> [Brief]: Copy the records exactly. Include every line.

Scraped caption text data
------
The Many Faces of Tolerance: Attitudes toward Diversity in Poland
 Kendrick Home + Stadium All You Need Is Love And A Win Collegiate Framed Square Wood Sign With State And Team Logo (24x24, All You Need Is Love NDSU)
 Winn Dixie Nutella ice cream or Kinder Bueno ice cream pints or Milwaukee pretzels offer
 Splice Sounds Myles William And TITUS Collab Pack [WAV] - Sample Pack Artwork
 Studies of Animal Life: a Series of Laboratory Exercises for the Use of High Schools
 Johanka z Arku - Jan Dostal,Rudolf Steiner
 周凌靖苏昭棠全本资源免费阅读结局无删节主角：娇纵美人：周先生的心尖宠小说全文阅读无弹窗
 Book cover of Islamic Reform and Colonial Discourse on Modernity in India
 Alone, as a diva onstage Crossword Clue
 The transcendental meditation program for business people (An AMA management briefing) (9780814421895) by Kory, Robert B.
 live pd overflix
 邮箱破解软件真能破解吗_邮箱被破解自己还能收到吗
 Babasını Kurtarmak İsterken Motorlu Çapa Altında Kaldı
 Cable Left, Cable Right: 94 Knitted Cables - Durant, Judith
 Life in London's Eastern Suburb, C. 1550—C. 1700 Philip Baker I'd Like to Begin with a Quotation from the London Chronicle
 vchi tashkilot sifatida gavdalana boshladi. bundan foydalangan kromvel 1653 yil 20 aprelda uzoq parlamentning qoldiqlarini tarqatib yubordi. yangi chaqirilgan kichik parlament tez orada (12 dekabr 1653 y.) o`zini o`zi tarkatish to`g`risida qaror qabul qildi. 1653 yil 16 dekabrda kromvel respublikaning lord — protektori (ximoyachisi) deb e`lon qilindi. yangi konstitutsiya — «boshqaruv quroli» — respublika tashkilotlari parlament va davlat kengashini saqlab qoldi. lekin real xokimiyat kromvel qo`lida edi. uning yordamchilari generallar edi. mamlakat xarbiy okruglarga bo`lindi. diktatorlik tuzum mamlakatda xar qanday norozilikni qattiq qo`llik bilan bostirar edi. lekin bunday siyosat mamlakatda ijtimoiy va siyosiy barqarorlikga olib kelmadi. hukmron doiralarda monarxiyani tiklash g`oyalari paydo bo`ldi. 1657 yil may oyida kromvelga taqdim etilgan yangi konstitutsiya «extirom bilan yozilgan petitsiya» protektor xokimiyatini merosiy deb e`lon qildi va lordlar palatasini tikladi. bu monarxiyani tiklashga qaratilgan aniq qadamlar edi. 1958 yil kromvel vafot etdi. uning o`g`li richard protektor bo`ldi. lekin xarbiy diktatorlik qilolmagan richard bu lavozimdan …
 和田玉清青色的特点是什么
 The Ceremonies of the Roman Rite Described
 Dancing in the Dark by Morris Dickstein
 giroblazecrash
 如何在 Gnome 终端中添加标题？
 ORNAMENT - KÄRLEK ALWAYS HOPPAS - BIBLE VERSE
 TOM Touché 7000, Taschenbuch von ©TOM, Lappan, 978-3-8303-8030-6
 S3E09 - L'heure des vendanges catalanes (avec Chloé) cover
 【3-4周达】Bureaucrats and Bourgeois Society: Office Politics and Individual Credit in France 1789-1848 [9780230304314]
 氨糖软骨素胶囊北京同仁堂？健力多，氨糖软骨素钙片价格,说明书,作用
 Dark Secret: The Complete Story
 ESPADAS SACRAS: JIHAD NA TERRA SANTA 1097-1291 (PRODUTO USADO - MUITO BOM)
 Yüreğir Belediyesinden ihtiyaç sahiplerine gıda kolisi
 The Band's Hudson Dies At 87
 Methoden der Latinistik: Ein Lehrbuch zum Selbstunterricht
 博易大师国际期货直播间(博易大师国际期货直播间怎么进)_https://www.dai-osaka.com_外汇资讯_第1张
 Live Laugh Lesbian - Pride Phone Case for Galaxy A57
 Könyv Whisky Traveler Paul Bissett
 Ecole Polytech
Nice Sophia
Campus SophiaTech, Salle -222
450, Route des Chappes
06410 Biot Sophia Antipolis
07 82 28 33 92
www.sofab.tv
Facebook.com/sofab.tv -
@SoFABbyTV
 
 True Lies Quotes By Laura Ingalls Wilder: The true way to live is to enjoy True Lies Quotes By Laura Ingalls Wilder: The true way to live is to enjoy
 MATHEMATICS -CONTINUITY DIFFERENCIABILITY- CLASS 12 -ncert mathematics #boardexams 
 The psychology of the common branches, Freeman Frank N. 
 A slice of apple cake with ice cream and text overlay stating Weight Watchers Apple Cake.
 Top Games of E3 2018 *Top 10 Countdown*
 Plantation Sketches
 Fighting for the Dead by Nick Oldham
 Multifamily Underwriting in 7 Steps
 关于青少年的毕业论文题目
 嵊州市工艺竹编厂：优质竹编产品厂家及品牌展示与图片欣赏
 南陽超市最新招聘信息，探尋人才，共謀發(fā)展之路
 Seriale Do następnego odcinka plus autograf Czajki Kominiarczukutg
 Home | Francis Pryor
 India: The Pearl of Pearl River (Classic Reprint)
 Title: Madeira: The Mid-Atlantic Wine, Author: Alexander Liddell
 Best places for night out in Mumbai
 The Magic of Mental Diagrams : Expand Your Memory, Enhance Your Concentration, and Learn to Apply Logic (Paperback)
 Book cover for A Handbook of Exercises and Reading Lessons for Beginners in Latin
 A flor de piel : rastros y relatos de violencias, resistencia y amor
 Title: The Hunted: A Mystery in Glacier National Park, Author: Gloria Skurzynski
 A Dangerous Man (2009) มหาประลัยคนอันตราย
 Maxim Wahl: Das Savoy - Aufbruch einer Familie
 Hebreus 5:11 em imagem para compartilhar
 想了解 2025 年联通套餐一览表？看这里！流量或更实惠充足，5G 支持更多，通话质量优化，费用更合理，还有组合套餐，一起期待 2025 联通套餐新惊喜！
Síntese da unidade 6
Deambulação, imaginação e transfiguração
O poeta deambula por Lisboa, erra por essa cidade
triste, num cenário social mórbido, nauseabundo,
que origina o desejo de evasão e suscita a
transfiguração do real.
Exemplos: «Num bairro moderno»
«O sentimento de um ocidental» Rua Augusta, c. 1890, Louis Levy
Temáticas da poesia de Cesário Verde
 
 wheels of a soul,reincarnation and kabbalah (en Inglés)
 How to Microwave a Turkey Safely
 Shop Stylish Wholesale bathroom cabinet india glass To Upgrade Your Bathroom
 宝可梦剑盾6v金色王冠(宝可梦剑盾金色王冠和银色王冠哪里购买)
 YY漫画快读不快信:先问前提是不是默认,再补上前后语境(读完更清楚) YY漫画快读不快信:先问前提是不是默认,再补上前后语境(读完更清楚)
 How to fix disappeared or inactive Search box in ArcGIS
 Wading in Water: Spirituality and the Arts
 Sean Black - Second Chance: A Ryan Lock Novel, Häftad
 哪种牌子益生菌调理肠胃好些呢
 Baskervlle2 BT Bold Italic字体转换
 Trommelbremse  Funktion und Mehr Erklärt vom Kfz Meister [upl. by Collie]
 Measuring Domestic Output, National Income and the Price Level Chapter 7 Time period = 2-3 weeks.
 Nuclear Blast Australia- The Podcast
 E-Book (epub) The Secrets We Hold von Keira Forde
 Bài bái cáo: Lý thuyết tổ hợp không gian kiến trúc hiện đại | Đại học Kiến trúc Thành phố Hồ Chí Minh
------
> [Your solution]:
The Many Faces of Tolerance: Attitudes toward Diversity in Poland
 Kendrick Home + Stadium All You Need Is Love And A Win Collegiate Framed Square Wood Sign With State And Team Logo (24x24, All You Need Is Love NDSU)
 Winn Dixie Nutella ice cream or Kinder Bueno ice cream pints or Milwaukee pretzels offer
 Splice Sounds Myles William And TITUS Collab Pack [WAV] - Sample Pack Artwork
 Studies of Animal Life: a Series of Laboratory Exercises for the Use of High Schools
 Johanka z Arku - Jan Dostal,Rudolf Steiner
 周凌靖苏昭棠全本资源免费阅读结局无删节主角：娇纵美人：周先生的心尖宠小说全文阅读无弹窗
 Book cover of Islamic Reform and Colonial Discourse on Modernity in India
 Alone, as a diva onstage Crossword Clue
 The transcendental meditation program for business people (An AMA management briefing) (9780814421895) by Kory, Robert B.
 live pd overflix
 邮箱破解软件真能破解吗_邮箱被破解自己还能收到吗
 Babasını Kurtarmak İsterken Motorlu Çapa Altında Kaldı
 Cable Left, Cable Right: 94 Knitted Cables - Durant, Judith
 Life in London's Eastern Suburb, C. 1550—C. 1700 Philip Baker I'd Like to Begin with a Quotation from the London Chronicle
 vchi tashkilot sifatida gavdalana boshladi. bundan foydalangan kromvel 1653 yil 20 aprelda uzoq parlamentning qoldiqlarini tarqatib yubordi. yangi chaqirilgan kichik parlament tez orada (12 dekabr 1653 y.) o`zini o`zi tarkatish to`g`risida qaror qabul qildi. 1653 yil 16 dekabrda kromvel respublikaning lord — protektori (ximoyachisi) deb e`lon qilindi. yangi konstitutsiya — «boshqaruv quroli» — respublika tashkilotlari parlament va davlat kengashini saqlab qoldi. lekin real xokimiyat kromvel qo`lida edi. uning yordamchilari generallar edi. mamlakat xarbiy okruglarga bo`lindi. diktatorlik tuzum mamlakatda xar qanday norozilikni qattiq qo`llik bilan bostirar edi. lekin bunday siyosat mamlakatda ijtimoiy va siyosiy barqarorlikga olib kelmadi. hukmron doiralarda monarxiyani tiklash g`oyalari paydo bo`ldi. 1657 yil may oyida kromvelga taqdim etilgan yangi konstitutsiya «extirom bilan yozilgan petitsiya» protektor xokimiyatini merosiy deb e`lon qildi va lordlar palatasini tikladi. bu monarxiyani tiklashga qaratilgan aniq qadamlar edi. 1958 yil kromvel vafot etdi. uning o`g`li richard protektor bo`ldi. lekin xarbiy diktatorlik qilolmagan richard bu lavozimdan …
 和田玉清青色的特点是什么
 The Ceremonies of the Roman Rite Described
 Dancing in the Dark by Morris Dickstein
 giroblazecrash
 如何在 Gnome 终端中添加标题？
 ORNAMENT - KÄRLEK ALWAYS HOPPAS - BIBLE VERSE
 TOM Touché 7000, Taschenbuch von ©TOM, Lappan, 978-3-8303-8030-6
 S3E09 - L'heure des vendanges catalanes (avec Chloé) cover
 【3-4周达】Bureaucrats and Bourgeois Society: Office Politics and Individual Credit in France 1789-1848 [9780230304314]
 氨糖软骨素胶囊北京同仁堂？健力多，氨糖软骨素钙片价格,说明书,作用
 Dark Secret: The Complete Story
 ESPADAS SACRAS: JIHAD NA TERRA SANTA 1097-1291 (PRODUTO USADO - MUITO BOM)
 Yüreğir Belediyesinden ihtiyaç sahiplerine gıda kolisi
 The Band's Hudson Dies At 87
 Methoden der Latinistik: Ein Lehrbuch zum Selbstunterricht
 博易大师国际期货直播间(博易大师国际期货直播间怎么进)_https://www.dai-osaka.com_外汇资讯_第1张
 Live Laugh Lesbian - Pride Phone Case for Galaxy A57
 Könyv Whisky Traveler Paul Bissett
 Ecole Polytech
Nice Sophia
Campus SophiaTech, Salle -222
450, Route des Chappes
06410 Biot Sophia Antipolis
07 82 28 33 92
www.sofab.tv
Facebook.com/sofab.tv -
@SoFABbyTV
 
 True Lies Quotes By Laura Ingalls Wilder: The true way to live is to enjoy True Lies Quotes By Laura Ingalls Wilder: The true way to live is to enjoy
 MATHEMATICS -CONTINUITY DIFFERENCIABILITY- CLASS 12 -ncert mathematics #boardexams 
 The psychology of the common branches, Freeman Frank N. 
 A slice of apple cake with ice cream and text overlay stating Weight Watchers Apple Cake.
 Top Games of E3 2018 *Top 10 Countdown*
 Plantation Sketches
 Fighting for the Dead by Nick Oldham
 Multifamily Underwriting in 7 Steps
 关于青少年的毕业论文题目
 嵊州市工艺竹编厂：优质竹编产品厂家及品牌展示与图片欣赏
 南陽超市最新招聘信息，探尋人才，共謀發(fā)展之路
 Seriale Do następnego odcinka plus autograf Czajki Kominiarczukutg
 Home | Francis Pryor
 India: The Pearl of Pearl River (Classic Reprint)
 Title: Madeira: The Mid-Atlantic Wine, Author: Alexander Liddell
 Best places for night out in Mumbai
 The Magic of Mental Diagrams : Expand Your Memory, Enhance Your Concentration, and Learn to Apply Logic (Paperback)
 Book cover for A Handbook of Exercises and Reading Lessons for Beginners in Latin
 A flor de piel : rastros y relatos de violencias, resistencia y amor
 Title: The Hunted: A Mystery in Glacier National Park, Author: Gloria Skurzynski
 A Dangerous Man (2009) มหาประลัยคนอันตราย
 Maxim Wahl: Das Savoy - Aufbruch einer Familie
 Hebreus 5:11 em imagem para compartilhar
 想了解 2025 年联通套餐一览表？看这里！流量或更实惠充足，5G 支持更多，通话质量优化，费用更合理，还有组合套餐，一起期待 2025 联通套餐新惊喜！
Síntese da unidade 6
Deambulação, imaginação e transfiguração
O poeta deambula por Lisboa, erra por essa cidade
triste, num cenário social mórbido, nauseabundo,
que origina o desejo de evasão e suscita a
transfiguração do real.
Exemplos: «Num bairro moderno»
«O sentimento de um ocidental» Rua Augusta, c. 1890, Louis Levy
Temáticas da poesia de Cesário Verde
 
 wheels of a soul,reincarnation and kabbalah (en Inglés)
 How to Microwave a Turkey Safely
 Shop Stylish Wholesale bathroom cabinet india glass To Upgrade Your Bathroom
 宝可梦剑盾6v金色王冠(宝可梦剑盾金色王冠和银色王冠哪里购买)
 YY漫画快读不快信:先问前提是不是默认,再补上前后语境(读完更清楚) YY漫画快读不快信:先问前提是不是默认,再补上前后语境(读完更清楚)
 How to fix disappeared or inactive Search box in ArcGIS
 Wading in Water: Spirituality and the Arts
 Sean Black - Second Chance: A Ryan Lock Novel, Häftad
 哪种牌子益生菌调理肠胃好些呢
 Baskervlle2 BT Bold Italic字体转换
 Trommelbremse  Funktion und Mehr Erklärt vom Kfz Meister [upl. by Collie]
 Measuring Domestic Output, National Income and the Price Level Chapter 7 Time period = 2-3 weeks.
 Nuclear Blast Australia- The Podcast
 E-Book (epub) The Secrets We Hold von Keira Forde
 Bài bái cáo: Lý thuyết tổ hợp không gian kiến trúc hiện đại | Đại học Kiến trúc Thành phố Hồ Chí Minh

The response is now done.